(Text shown begins)

Where did the coronavirus Covid-19 originate?

There are some conspiracy theoreticians who claim that the present coronavirus may have escaped from one certain American bioweapon laboratory. I had to look at this, as the typical argument against these kind of claims is that the author is not an expert of RNA viruses. But as it is nowadays with web and all, you do not need to be an expert to find out things today, it is enough to find some papers by experts. I typed some keywords to Google and found some expert papers.

            See this Korean article from Feb. 2020:

            JM Kim et al, Identification of Coronavirus Isolated from a Patient in Korea with COVID-19

https://www.ncbi.nlm.nih.gov/pmc/articles/PMC7045880/

            Figure 3 shows the phylogenetic tree analysis of SARS-CoV-2. In the figure the BetaCoV tree branches from BetaCoV/Wuhan/WV07/2019. That is, all variants of this virus are in the tree that started in Wuhan. However, this paper is mainly interested in the virus variant in Korea. We can conclude that to Korea the virus came from Wuhan.

            But this is not the whole story. The following preprint has an analysis of all so far available 48 variants of the Covid-19 virus:

            T. Koyama et al, Variant analysis of COVID-19 genomes, preprint Feb. 2020-03-20 (the authors are from IBM, I will call it IBM preprint)

https://www.researchgate.net/publication/339461351_Variant_analysis_of_COVID-19_genomes

            The first figure shows a tree growing from a single ancestor MT007544. This ancestor was found from an Australian sample. The first branch is MT044258 (California). The next branch is MT039890 (Korean traveller to Wuhan, not connected with the Wuhan seafood market), then MN988713 (Chicago, Illinois), then two samples: MN994467 (California) and MT044257 (Illinois). After these comes a branch that includes two US samples MN994467 (California) and MT044257 (Illinois), and a separate subtree which includes MT049951 (Yunnan, China, not from the Wuhan seafood market), LC522973, LC522974, LC522975 (all three from Japan), MN975262 (Shenzen, China, not from the Wuhan seafood market), NMDC60013002-04 (Wuhan, not from the seafood market), MN997409 (Arizona), MN938384 (Shenzen, China, not from the seafood market), MN985325 (Washington, the first US case) and MT066175 (Taiwan).

            Later there comes the tree from the Wuhan seafood market, but we are interested only in the origins of the virus. The conclusion of Chinese that the origin of this pandemic is not the Wuhan seafood market is clearly correct. The claim that the origin of the virus is not China but the USA seems quite reasonable if the preprint is correct. If so, the virus may have escaped (or was stolen) from the USA and got to China in some way (maybe with the US military athletics who visited China in October 2019 and some of them were ill). So, based on this preprint the conspiracy theory could be possible. Then we would think as follows:

Who in the USA would have studied viruses of Chinese bats? The closest match to the genome of Covid-19 are bats in China, not bats or any other animals in the USA. Thus, somebody in the USA was studying bat viruses. If nobody from the civilian sector in the USA admits being guilty, then the natural suspect is the military. Of course, the military, any military of any country, does study bioweapons, but only some are far in this field: a country with deep knowledge on these viruses can also create vaccines for these viruses fast, so we find some obvious candidates rather easily.

(Text shown ends)
(The data begins)

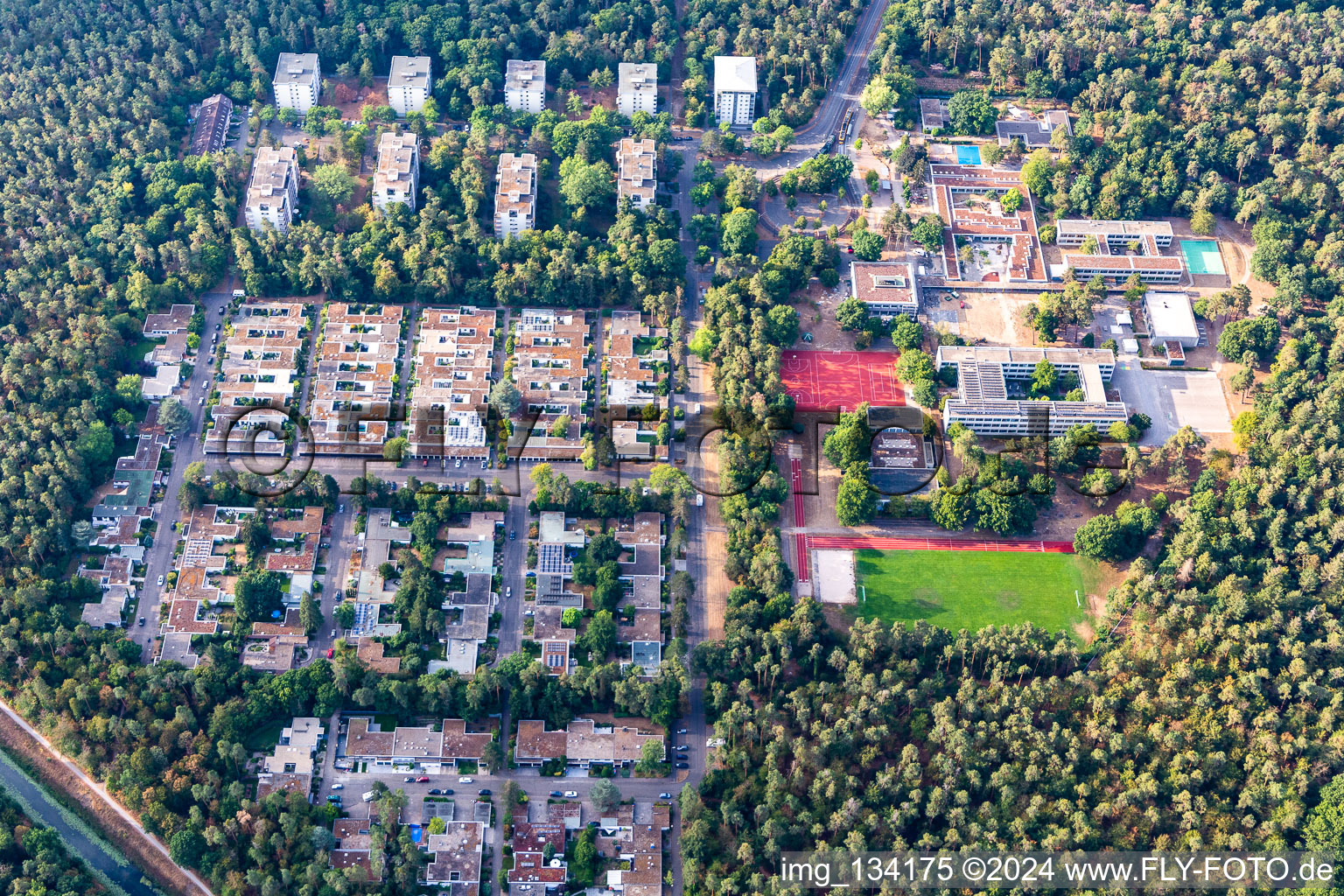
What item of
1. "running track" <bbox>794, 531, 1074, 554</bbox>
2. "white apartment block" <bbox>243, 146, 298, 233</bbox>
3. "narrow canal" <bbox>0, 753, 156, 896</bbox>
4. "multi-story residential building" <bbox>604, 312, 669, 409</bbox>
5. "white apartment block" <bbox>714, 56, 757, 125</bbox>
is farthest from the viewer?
"white apartment block" <bbox>714, 56, 757, 125</bbox>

(The data ends)

[Problem details] In the Covid-19 origin text, which sample is the single ancestor of the tree in the first figure of the IBM preprint, and where was that sample found?

[Exercise answer] MT007544, found in an Australian sample.